Sur ce disque festif, A$AP Ferg renoue avec l’énergie qui a fait sa réputation depuis Trap Lord, son premier album paru en 2013. Pour cela, il s’est entouré de la jeune génération puisque Mulatto et Fivio Foreign – qui font tous les deux partie de la prestigieuse sélection Freshmen 2020 du magazine XXL – et des rappeurs confirmés tels que Tyga, Lil Wayne, Nicki Minaj et la légende locale Diddy marquent l’EP de leur présence. Autant dire que cela en fait du monde, pour un projet qui ne dépasse pas les dix pistes (dont un interlude) et la demi-heure d’écoute.

Encore plus pour un EP dont la première track est consacrée à la folie de "Marilyn Manson", à qui il dédie ce premier titre et se paie même le luxe d’inviter l’artiste en question – qui a lui aussi sorti son nouvel album il y a deux semaines. Ce morceau fait ressortir toute l’esthétique glauque développée par le double M, et complète bien les couplets du rappeur, porté notamment par une excellente production.

Le second titre de la tracklist rend lui aussi hommage à une personnalité pour le moins excentrique : "Dennis Rodman". On retrouve tout de suite une ambiance bien différente, notamment grâce à la présence de Tyga. En résulte un tube entraînant au possible, d’ores et déjà doté d’un clip avec l’ancien joueur NBA en guest.

Ce morceau symbolise à lui seul le concept de Floor Seats II. Les bangers sont mis à l’honneur, avec des chansons comme conçues pour les boîtes de nuit et les soirées jusqu’à l’aube, à écouter idéalement sur un bon gros sound system. Il faut dire que le surpuissant et sombre premier single qu’était "Value", sorti il y a déjà sept mois, laissait présager cette direction artistique.

Mais le disque se fait surtout remarquer par ses collaborations réussies. Sur "No Ceilings", Lil Wayne démontre que le temps n’a que très peu d’emprise sur lui, tandis que le jeune Jay Gwuapo, lui aussi convié sur le titre, se distingue avec sa voix singulière. "Move Ya Hips", en compagnie de la superstar Nicki Minaj et de MadeinTYO – déjà présent sur le premier volume de Floor Seats –, est un autre moment fort de l’écoute, avec sa production angoissante digne d’un film d’horreur. Un sentiment renforcé par la sortie d’un clip inspiré en août dernier.

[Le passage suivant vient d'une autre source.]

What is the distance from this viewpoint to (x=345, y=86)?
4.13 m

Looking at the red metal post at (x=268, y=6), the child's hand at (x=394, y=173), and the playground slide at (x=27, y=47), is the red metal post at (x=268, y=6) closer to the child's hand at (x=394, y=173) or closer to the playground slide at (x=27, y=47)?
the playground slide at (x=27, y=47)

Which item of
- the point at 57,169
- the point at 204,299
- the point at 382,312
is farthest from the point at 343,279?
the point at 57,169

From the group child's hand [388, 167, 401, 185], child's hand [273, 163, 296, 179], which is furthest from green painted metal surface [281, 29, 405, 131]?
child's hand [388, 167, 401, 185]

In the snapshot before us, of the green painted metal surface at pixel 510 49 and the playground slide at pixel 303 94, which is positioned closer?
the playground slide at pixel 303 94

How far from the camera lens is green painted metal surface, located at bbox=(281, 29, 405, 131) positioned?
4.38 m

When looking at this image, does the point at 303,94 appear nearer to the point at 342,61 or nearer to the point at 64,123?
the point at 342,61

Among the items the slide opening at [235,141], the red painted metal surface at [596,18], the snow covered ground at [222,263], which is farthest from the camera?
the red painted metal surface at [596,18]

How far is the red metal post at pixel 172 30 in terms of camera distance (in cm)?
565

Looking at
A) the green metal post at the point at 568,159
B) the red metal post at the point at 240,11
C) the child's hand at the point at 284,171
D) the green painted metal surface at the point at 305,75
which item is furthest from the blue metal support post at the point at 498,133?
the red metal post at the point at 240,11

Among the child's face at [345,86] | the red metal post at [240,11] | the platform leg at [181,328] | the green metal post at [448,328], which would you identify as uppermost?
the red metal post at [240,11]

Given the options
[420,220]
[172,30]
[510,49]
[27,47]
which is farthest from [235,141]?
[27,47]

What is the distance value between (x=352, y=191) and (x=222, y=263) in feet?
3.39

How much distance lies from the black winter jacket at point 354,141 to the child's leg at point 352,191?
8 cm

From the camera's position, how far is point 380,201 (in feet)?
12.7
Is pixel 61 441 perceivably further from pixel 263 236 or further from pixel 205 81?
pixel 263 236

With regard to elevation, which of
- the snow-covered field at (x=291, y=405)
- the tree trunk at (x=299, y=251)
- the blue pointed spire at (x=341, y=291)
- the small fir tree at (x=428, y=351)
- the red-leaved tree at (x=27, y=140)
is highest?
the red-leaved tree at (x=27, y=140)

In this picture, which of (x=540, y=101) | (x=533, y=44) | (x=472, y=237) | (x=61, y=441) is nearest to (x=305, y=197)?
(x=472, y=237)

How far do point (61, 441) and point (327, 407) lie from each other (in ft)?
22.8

L’outro "Hectic" demeure également un des morceaux les plus intéressants, tant dans sa construction que dans son propos. A$AP Ferg y évoque l’ambiance pesante générée par la crise sanitaire et les drames sociaux que vivent les États-Unis ces derniers mois, avec une instrumentale oppressante. Diddy, légende absolue du rap de la East Coast que l’on connaît aussi sous le nom de Puff Daddy, Puffy ou P. Diddy – bref en gros Sean Combs à l’état civil –, y lâche seulement quelques réflexions et clôt le projet avec son discours fataliste, conseillant à tout le monde de "devenir trépidant".

Le symbole est fort. Reste maintenant à voir si A$AP Ferg décidera d’offrir un troisième volet à son concept pour capitaliser dessus, ou s’il reviendra avec un nouvel album à part entière pour cultiver un peu plus son profil d’artiste à part dans la vaste scène américaine.